Your objective:
Please swap "legend" for "key" throughout the stretch of entries from the line containing "What is the first" through the end of the entries, and give those lines again with everything else unchanged. Leave the pictures out of your answer.

Excerpts from a dataset

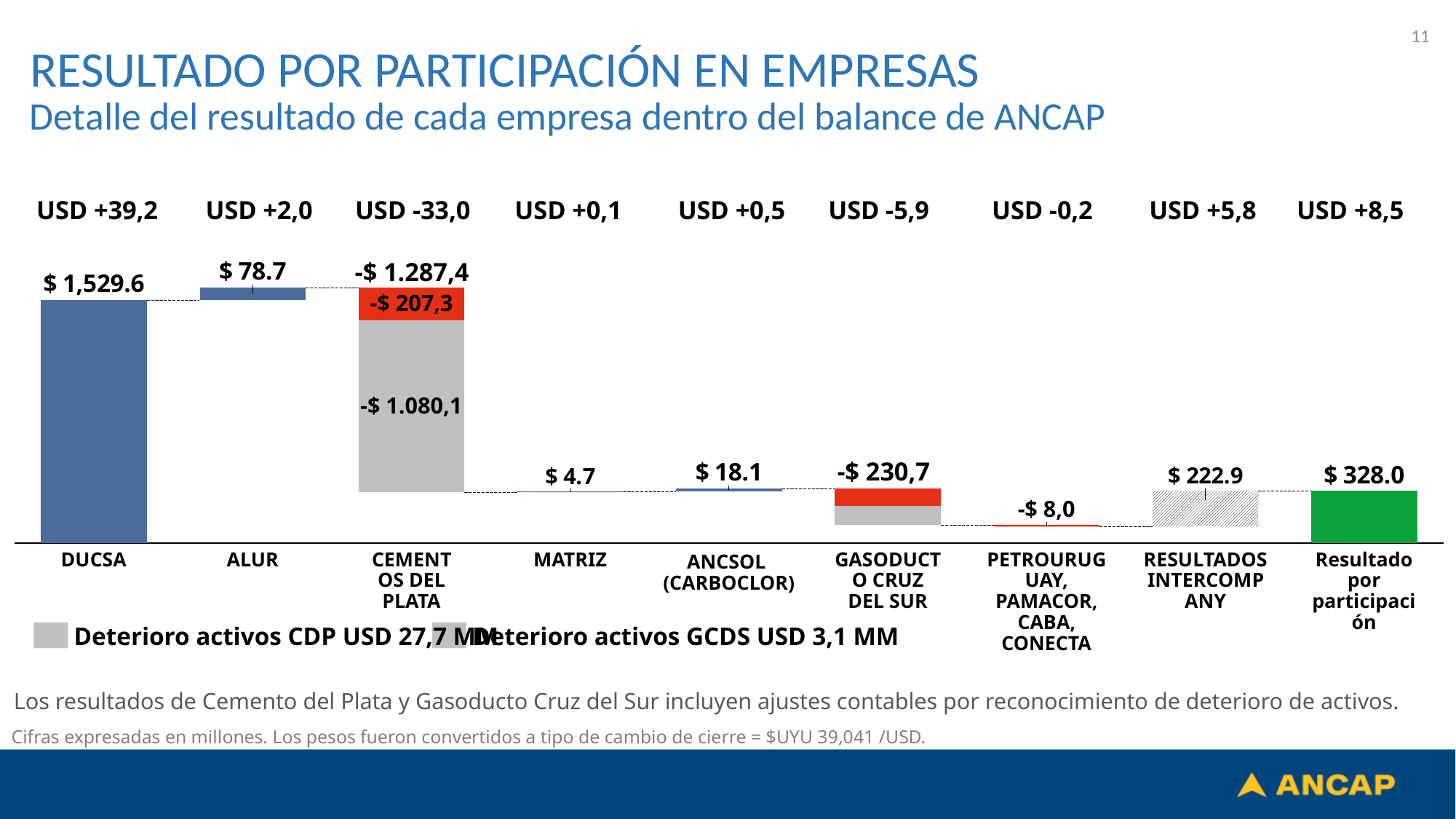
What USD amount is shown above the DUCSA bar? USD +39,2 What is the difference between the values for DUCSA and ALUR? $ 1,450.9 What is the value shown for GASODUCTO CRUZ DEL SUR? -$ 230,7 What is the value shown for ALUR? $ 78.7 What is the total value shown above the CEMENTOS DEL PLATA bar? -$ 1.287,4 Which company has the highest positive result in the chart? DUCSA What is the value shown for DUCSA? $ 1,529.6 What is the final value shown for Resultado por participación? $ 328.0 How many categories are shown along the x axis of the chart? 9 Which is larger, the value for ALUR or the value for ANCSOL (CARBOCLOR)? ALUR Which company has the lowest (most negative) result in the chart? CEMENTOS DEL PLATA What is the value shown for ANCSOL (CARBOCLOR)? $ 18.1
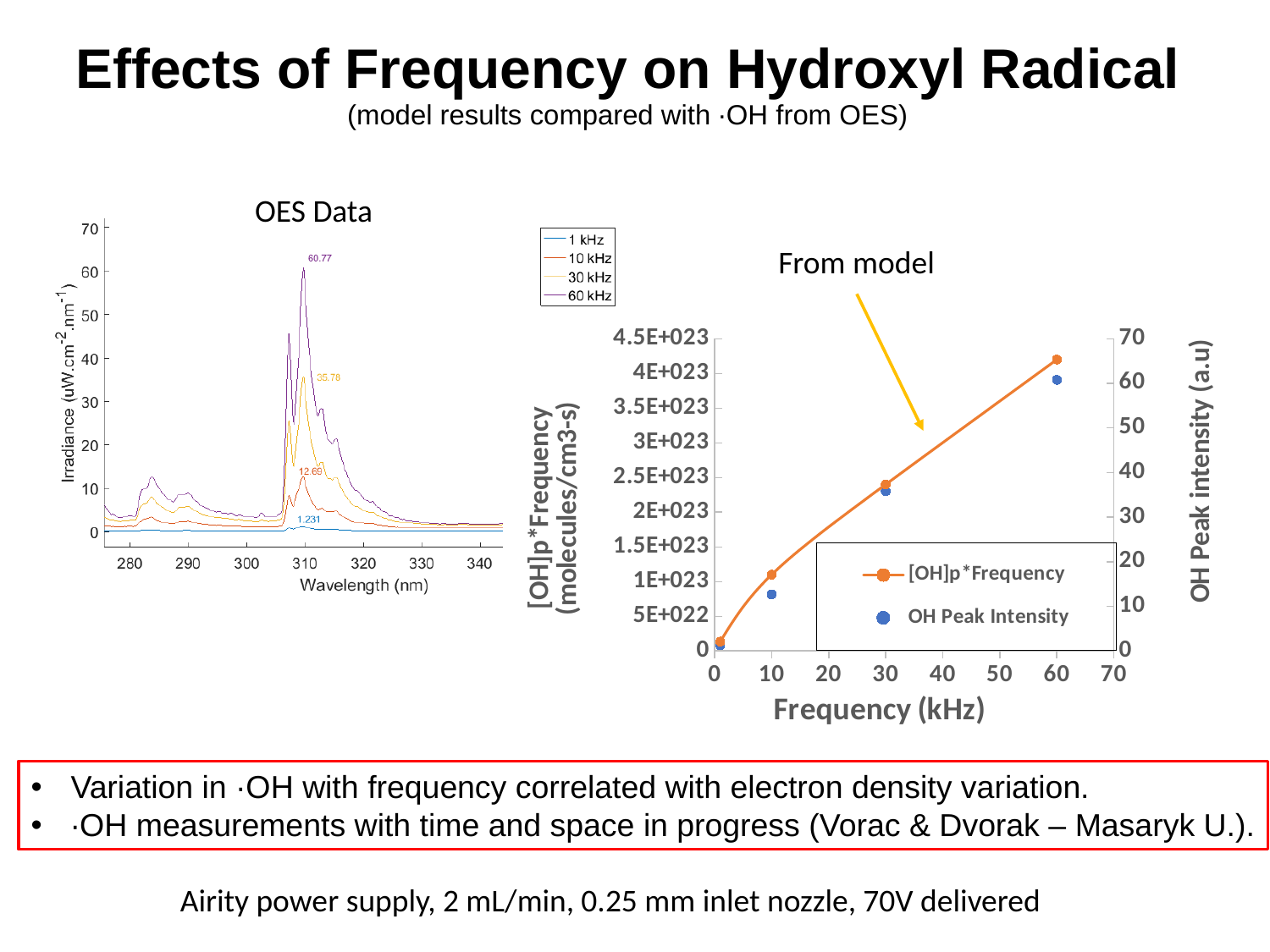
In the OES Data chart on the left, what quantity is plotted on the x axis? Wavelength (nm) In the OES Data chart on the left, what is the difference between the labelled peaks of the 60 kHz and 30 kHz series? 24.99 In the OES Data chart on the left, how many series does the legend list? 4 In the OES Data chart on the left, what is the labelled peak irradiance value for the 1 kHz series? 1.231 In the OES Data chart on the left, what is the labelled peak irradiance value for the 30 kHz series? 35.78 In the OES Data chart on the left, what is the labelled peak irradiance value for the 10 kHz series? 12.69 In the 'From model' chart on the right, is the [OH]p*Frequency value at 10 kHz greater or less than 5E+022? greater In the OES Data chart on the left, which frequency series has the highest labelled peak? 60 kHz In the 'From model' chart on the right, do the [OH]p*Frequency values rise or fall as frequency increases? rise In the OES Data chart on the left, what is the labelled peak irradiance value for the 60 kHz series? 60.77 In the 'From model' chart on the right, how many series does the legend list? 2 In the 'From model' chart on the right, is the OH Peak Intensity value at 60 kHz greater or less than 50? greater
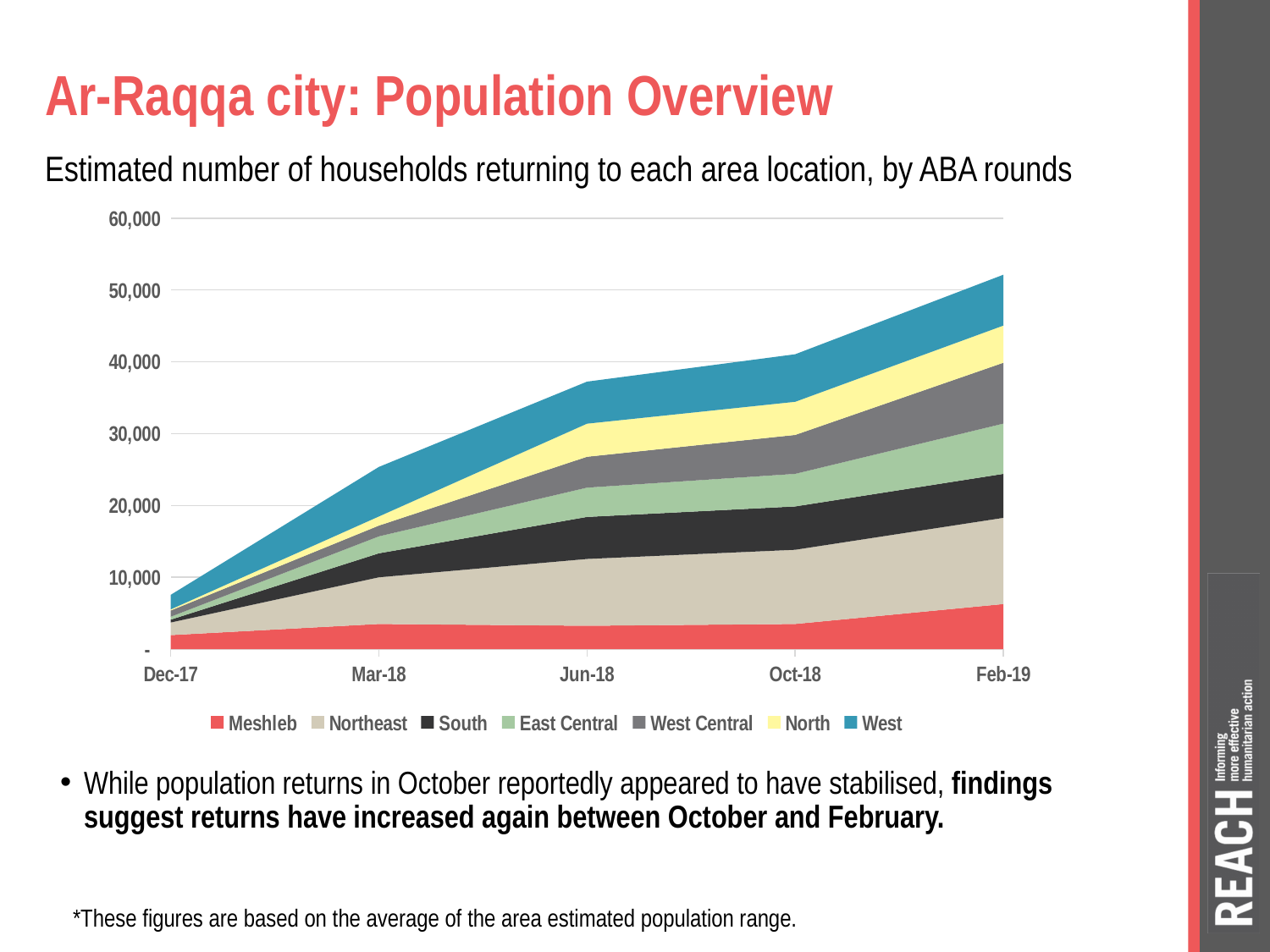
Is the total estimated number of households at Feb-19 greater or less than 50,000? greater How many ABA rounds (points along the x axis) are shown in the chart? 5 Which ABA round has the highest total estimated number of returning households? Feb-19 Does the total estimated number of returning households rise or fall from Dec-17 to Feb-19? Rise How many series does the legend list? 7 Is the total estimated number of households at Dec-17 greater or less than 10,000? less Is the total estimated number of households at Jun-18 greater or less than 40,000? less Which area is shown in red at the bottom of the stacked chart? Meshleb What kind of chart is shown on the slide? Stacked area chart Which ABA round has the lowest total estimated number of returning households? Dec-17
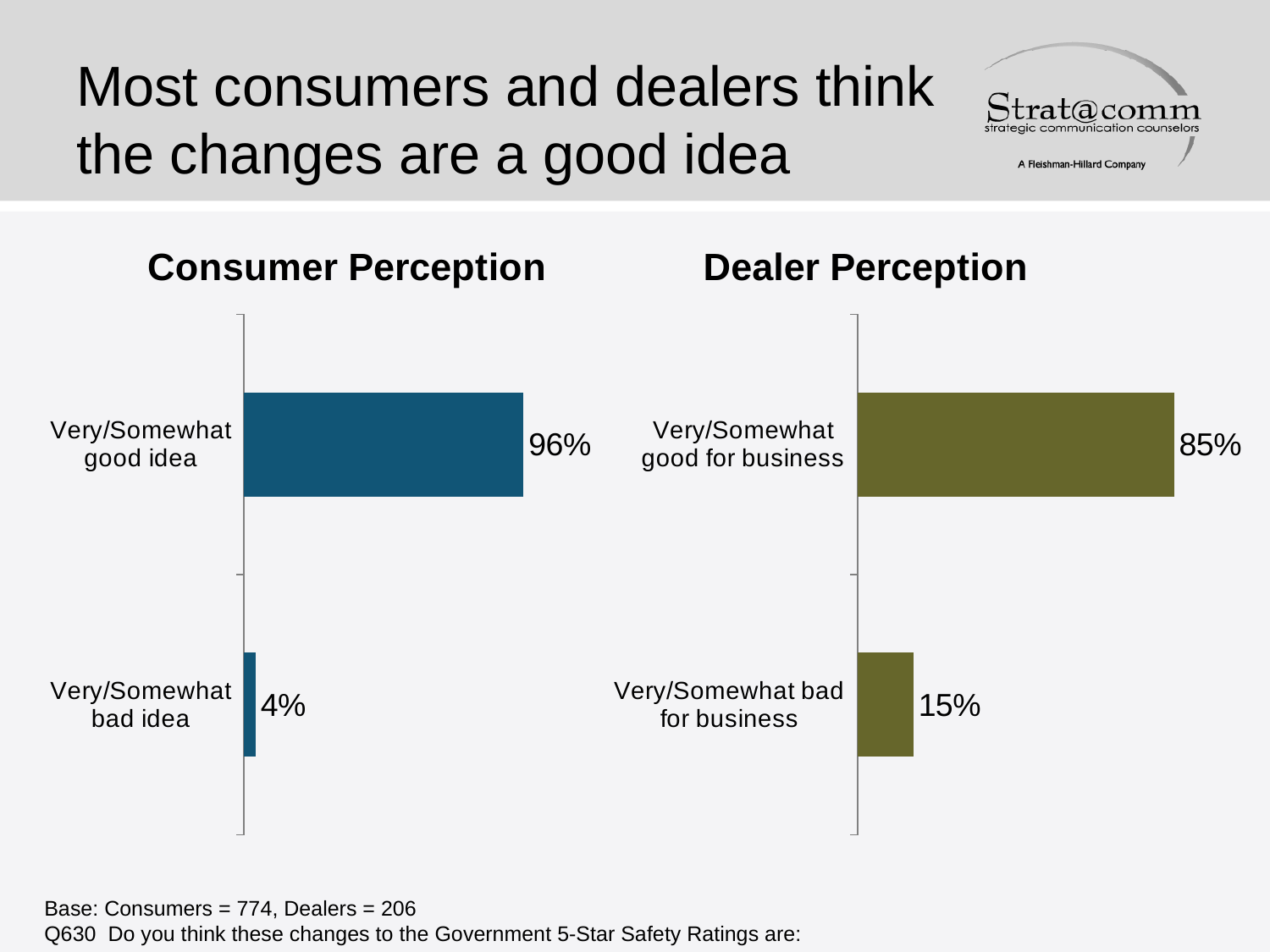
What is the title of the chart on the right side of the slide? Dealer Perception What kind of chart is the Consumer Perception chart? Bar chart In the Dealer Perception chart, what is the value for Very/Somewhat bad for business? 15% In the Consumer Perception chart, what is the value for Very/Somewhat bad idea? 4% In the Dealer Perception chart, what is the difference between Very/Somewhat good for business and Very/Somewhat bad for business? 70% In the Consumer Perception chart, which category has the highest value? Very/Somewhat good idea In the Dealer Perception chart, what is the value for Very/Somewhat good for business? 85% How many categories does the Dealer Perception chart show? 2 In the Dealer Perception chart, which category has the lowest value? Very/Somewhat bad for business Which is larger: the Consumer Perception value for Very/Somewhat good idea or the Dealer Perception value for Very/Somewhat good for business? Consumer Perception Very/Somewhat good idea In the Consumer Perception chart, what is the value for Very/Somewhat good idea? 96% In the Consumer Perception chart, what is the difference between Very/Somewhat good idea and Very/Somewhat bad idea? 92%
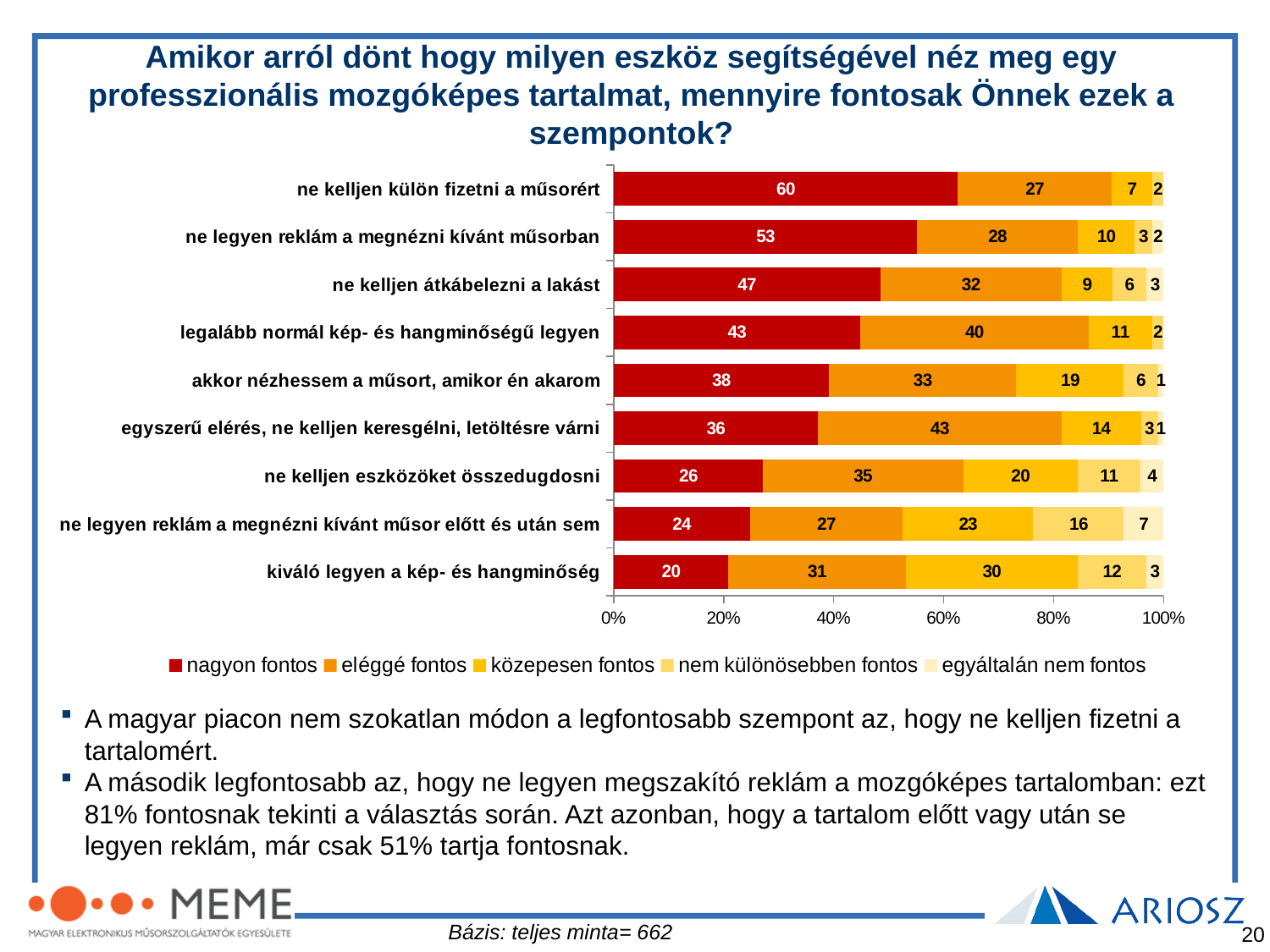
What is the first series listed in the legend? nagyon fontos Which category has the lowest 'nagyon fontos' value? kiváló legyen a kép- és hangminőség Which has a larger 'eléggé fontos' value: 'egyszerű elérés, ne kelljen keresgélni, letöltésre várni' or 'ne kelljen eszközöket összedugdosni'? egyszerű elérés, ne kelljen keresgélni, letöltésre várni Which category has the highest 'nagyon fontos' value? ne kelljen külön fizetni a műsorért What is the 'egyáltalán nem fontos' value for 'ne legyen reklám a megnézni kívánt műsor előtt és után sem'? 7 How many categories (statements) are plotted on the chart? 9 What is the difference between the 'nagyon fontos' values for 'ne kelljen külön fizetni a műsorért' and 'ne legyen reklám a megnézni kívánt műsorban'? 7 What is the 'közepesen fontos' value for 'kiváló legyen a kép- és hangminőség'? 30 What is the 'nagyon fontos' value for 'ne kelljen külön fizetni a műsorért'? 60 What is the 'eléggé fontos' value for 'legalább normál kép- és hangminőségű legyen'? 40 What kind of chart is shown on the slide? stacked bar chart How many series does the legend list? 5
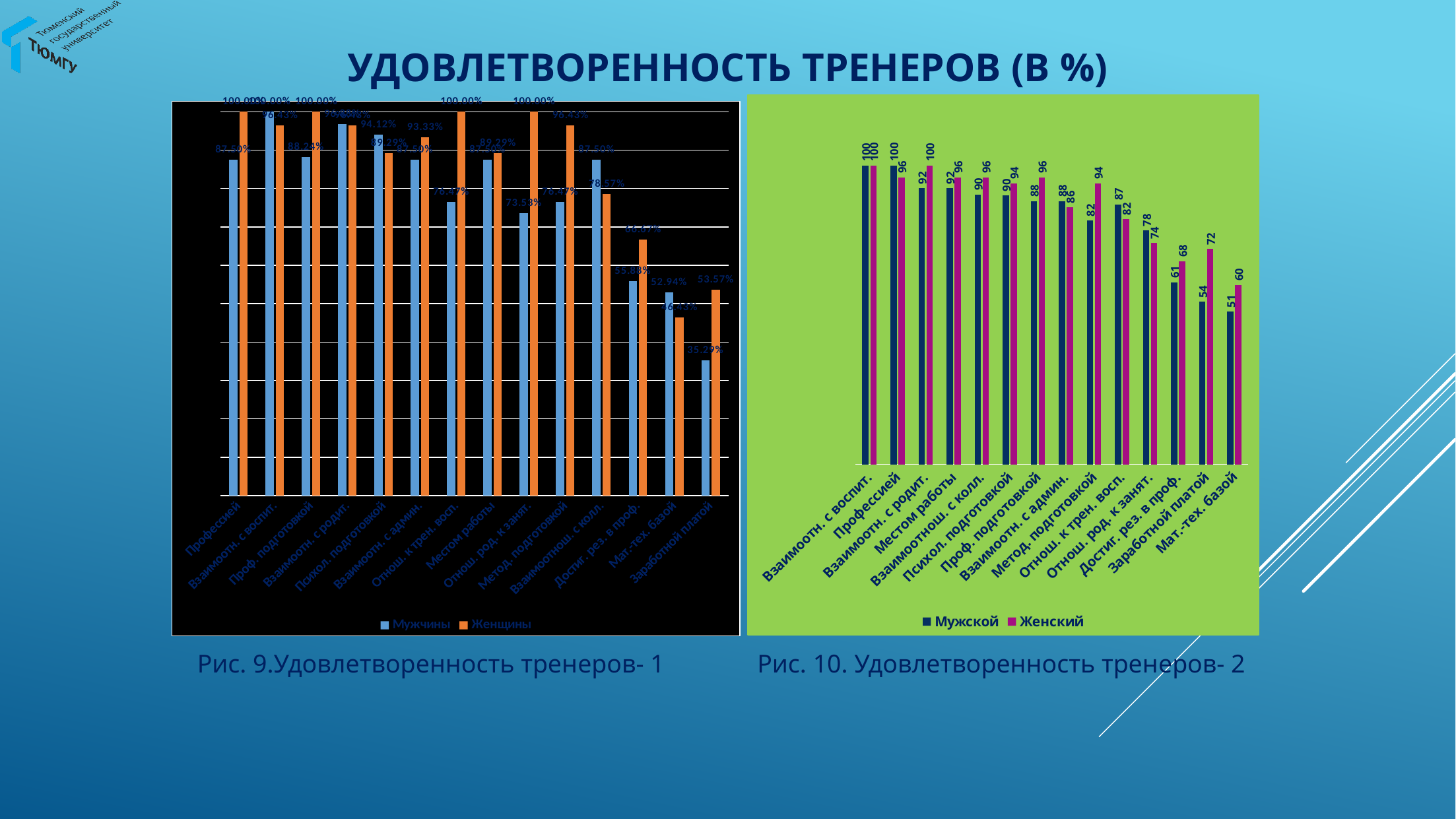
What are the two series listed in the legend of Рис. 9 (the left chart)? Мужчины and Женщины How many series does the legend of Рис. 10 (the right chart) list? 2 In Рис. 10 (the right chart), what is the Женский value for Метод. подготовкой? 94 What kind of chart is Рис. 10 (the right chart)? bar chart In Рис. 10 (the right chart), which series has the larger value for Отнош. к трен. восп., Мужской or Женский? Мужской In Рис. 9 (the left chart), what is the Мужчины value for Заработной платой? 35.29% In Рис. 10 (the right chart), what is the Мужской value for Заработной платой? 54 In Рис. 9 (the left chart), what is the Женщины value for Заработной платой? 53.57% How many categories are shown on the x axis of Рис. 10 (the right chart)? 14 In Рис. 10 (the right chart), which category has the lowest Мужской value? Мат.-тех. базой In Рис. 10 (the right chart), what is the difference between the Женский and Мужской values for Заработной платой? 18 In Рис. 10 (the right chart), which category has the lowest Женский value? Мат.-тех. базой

Response:
What is the first series listed in the key? nagyon fontos Which category has the lowest 'nagyon fontos' value? kiváló legyen a kép- és hangminőség Which has a larger 'eléggé fontos' value: 'egyszerű elérés, ne kelljen keresgélni, letöltésre várni' or 'ne kelljen eszközöket összedugdosni'? egyszerű elérés, ne kelljen keresgélni, letöltésre várni Which category has the highest 'nagyon fontos' value? ne kelljen külön fizetni a műsorért What is the 'egyáltalán nem fontos' value for 'ne legyen reklám a megnézni kívánt műsor előtt és után sem'? 7 How many categories (statements) are plotted on the chart? 9 What is the difference between the 'nagyon fontos' values for 'ne kelljen külön fizetni a műsorért' and 'ne legyen reklám a megnézni kívánt műsorban'? 7 What is the 'közepesen fontos' value for 'kiváló legyen a kép- és hangminőség'? 30 What is the 'nagyon fontos' value for 'ne kelljen külön fizetni a műsorért'? 60 What is the 'eléggé fontos' value for 'legalább normál kép- és hangminőségű legyen'? 40 What kind of chart is shown on the slide? stacked bar chart How many series does the key list? 5
What are the two series listed in the key of Рис. 9 (the left chart)? Мужчины and Женщины How many series does the key of Рис. 10 (the right chart) list? 2 In Рис. 10 (the right chart), what is the Женский value for Метод. подготовкой? 94 What kind of chart is Рис. 10 (the right chart)? bar chart In Рис. 10 (the right chart), which series has the larger value for Отнош. к трен. восп., Мужской or Женский? Мужской In Рис. 9 (the left chart), what is the Мужчины value for Заработной платой? 35.29% In Рис. 10 (the right chart), what is the Мужской value for Заработной платой? 54 In Рис. 9 (the left chart), what is the Женщины value for Заработной платой? 53.57% How many categories are shown on the x axis of Рис. 10 (the right chart)? 14 In Рис. 10 (the right chart), which category has the lowest Мужской value? Мат.-тех. базой In Рис. 10 (the right chart), what is the difference between the Женский and Мужской values for Заработной платой? 18 In Рис. 10 (the right chart), which category has the lowest Женский value? Мат.-тех. базой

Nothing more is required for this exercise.